--- RECORDS SHOWN ---
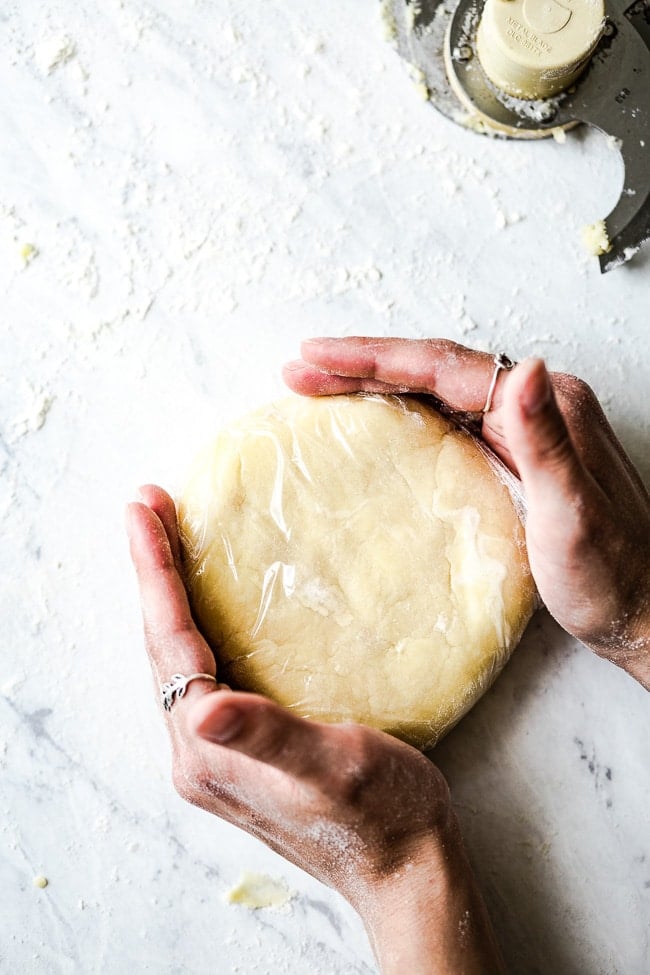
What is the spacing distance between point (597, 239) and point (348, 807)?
--
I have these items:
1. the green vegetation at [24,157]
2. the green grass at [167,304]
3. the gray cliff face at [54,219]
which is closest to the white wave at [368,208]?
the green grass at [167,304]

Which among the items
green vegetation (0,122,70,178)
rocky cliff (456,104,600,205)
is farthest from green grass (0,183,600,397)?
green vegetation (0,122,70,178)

--- WRITTEN PROBLEM ---
How many lines in the entries above contain the string "grass"? Case counts. Reply with the number only.

--- TASK RESPONSE ---
3